> Texto selecionado:
Dentre suas responsabilidades profissionais anteriores, incluem-se a participação no Comitê Executivo da International Standing Conference on the History of Education (ISCHE) e o mandato como Presidente da seção dos Estados Unidos da América da Sociedade de Educação Comparada e Internacional (Comparative and International Education Society (CIES). Co-edita a revista European Education, afiliada à Sociedade Comparada e Educacional da Europa (Comparative and Education Society of Europe - CESE), e integra os conselhos editoriais de várias revistas acadêmicas, incluindo Cadernos de História da Educação. Suas pesquisas examinam a circulação global de políticas e práticas educacionais com ênfase particular nas maneiras pelas quais as escolas funcionam como locais de resistência à imposição cultural a pessoas, povos, sociedades e mundos. Interessa-se também por metodologias de pesquisa em educação comparada, especificamente interrogando-se como as noções de contexto, nação, transnacional e globalização/global podem ser reconceitualizadas. Por fim, dedica-se ainda à história do afeto e da emoção na educação, com foco na história do tédio na escola.
Pela amplitude de sua produção e pelo reconhecimento internacional que Noah Sobe desfruta na comunidade de historiadores da educação, em 2015, participou como convidado do VIII Congresso Brasileiro de História da Educação, ocorrido na cidade de Maringá. Na oportunidade, integrou a mesa-redonda intitulada Arquivos e Fontes na História da Educação, apresentando a comunicação “Fontes, Teorias, Escolarização e Infância: Afeto e Corporeidade nas Escolas Progressistas Norte-Americanas do Amanhã”, posteriormente publicada no livro História da Educação, Matrizes Interpretativas e Internacionalização, organizado por José Gondra, Maria Cristina Machado e Regina Simões para a EdUFES (2017).
Mesmo antes disso, o historiador da educação estadunidense já era conhecido por suas publicações em português. A primeira delas saiu em 2012, na Revista Brasileira de História da Educação. Tematizava a atuação de John Dewey no entreguerras, fazendo uso do ferramental da história transnacional. O artigo foi traduzido ao português por Bruno Bontempi Jr. e revela a colaboração de pesquisa nutrida pelos dois investigadores, antecedendo a disseminação dos trabalhos de Noah Sobe no Brasil.

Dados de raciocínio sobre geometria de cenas

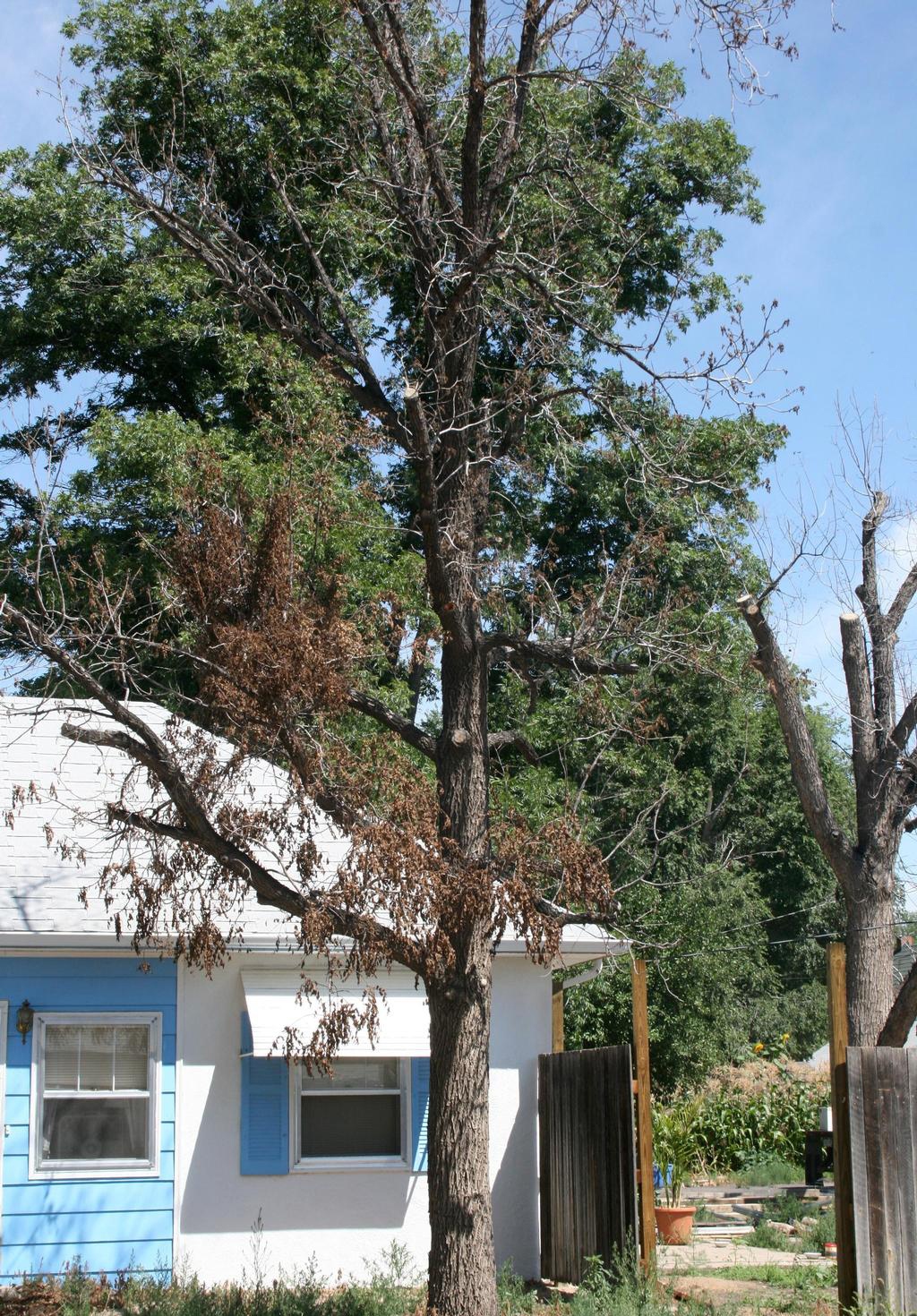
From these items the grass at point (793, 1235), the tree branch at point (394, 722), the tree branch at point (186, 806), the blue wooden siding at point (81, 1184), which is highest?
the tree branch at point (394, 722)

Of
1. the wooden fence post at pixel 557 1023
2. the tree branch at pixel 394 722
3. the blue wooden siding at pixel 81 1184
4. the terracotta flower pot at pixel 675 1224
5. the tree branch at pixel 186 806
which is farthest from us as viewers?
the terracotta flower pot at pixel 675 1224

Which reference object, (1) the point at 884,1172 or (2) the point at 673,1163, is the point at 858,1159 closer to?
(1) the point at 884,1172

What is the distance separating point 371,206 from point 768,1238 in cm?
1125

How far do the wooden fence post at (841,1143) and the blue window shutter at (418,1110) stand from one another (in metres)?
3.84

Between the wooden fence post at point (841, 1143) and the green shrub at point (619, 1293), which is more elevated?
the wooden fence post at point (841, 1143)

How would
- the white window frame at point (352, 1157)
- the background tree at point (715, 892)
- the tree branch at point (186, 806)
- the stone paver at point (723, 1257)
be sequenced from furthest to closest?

---

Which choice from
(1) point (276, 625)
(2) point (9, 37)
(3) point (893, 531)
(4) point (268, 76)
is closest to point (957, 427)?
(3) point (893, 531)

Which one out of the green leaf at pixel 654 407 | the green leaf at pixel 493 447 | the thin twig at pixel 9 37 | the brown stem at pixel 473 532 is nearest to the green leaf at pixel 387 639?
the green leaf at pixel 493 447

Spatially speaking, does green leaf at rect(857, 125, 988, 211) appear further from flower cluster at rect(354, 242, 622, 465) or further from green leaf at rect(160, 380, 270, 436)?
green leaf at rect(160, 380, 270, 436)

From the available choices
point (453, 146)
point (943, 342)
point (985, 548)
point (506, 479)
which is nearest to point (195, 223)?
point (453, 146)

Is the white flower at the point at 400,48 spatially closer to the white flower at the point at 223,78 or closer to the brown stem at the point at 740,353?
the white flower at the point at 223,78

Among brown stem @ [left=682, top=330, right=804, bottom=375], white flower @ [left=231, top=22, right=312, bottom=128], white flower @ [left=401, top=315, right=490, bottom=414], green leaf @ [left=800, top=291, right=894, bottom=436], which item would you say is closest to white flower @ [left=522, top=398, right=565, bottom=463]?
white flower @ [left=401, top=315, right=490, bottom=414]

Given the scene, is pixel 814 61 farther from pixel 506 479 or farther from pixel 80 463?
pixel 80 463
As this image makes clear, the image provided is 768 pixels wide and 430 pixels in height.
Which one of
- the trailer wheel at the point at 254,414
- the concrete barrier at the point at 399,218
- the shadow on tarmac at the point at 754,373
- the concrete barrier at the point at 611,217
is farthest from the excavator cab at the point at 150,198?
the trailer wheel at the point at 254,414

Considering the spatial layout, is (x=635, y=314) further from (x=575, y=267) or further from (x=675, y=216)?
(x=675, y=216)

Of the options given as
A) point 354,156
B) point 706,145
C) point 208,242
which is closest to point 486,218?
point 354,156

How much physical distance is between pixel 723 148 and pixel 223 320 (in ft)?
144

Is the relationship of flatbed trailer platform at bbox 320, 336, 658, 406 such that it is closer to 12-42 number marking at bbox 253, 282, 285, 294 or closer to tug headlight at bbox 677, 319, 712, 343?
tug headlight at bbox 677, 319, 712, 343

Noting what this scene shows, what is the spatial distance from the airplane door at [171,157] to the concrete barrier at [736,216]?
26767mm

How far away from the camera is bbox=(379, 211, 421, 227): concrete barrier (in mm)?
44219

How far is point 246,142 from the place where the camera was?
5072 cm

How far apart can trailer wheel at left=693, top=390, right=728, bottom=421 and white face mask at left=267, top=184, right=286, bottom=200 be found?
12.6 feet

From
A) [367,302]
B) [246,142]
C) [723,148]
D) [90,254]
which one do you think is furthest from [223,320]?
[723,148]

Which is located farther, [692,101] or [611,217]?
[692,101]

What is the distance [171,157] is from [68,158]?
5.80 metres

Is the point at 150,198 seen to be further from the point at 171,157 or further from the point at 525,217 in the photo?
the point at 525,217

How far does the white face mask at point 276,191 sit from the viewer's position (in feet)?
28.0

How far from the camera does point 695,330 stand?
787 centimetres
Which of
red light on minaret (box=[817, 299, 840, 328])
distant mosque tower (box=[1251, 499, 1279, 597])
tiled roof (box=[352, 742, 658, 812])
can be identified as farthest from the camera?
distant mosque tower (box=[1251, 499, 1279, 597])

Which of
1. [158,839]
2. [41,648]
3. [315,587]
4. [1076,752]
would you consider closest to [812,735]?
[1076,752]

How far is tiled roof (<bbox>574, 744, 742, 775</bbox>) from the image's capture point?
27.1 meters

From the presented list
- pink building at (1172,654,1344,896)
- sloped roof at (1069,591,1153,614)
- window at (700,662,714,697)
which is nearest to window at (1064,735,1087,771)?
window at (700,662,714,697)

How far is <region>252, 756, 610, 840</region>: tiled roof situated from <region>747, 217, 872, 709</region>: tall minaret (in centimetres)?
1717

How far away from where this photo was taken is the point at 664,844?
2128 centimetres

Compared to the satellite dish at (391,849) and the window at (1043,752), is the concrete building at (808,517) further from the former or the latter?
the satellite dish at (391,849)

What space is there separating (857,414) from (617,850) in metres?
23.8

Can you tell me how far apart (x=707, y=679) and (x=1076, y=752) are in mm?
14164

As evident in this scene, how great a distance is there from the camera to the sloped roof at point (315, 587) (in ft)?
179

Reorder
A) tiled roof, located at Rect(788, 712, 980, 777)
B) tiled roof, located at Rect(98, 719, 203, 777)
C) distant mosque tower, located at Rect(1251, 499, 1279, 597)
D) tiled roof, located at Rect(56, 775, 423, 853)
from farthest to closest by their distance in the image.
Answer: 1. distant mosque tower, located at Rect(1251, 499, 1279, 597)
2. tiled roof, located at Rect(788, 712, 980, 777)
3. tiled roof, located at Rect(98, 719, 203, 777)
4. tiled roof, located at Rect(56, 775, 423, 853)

> Tarefas propostas:
a – Responda, com base no texto sobre Noah Sobe, às perguntas abaixo, marcando cada resposta com o mesmo número:
(i) Que revista ele co-edita?
(ii) Em que cidade ocorreu o VIII Congresso Brasileiro de História da Educação?
(iii) Quem traduziu ao português o artigo publicado em 2012?
b – Enumere todas as pessoas citadas pelo nome no texto sobre Noah Sobe.
c – Retome o texto sobre Noah Sobe e dê continuidade a ele a partir da última frase.
As entradas constituem material à parte, independente do texto.

> Respostas às tarefas:
a –
(i) European Education.
(ii) Maringá.
(iii) Bruno Bontempi Jr.

b – Noah Sobe, José Gondra, Maria Cristina Machado, Regina Simões, John Dewey, Bruno Bontempi Jr.

c –
Quatro anos depois, novo artigo de Sobe era lançado em dossiê organizado por Miriam Jorge Warde para a revista Cadernos de História da Educação. No texto, detinha-se no exame da “atenção” como um objeto de conhecimento relacionado com a organização e gestão de indivíduos, tomando como mote o trabalho de Maria Montessori. Neste segundo caso, os tradutores foram Katya Braghini, Milena Belo e Paulo Jorge de O. Carvalho, indiciando o forte contato de Noah com o grupo associado ao Programa de Estudos Pós-Graduados em Educação: História, Política, Sociedade da Pontifícia Universidade Católica de São Paulo (PUC-SP), então capitaneado por Miriam Warde, cujo interesse de longa data sobre as relações entre a história da educação no Brasil e nos Estados Unidos não apenas lhe granjeou a proposição do dossiê, como tem sido um marco de referência sobre a problemática na historiografia educacional brasileira.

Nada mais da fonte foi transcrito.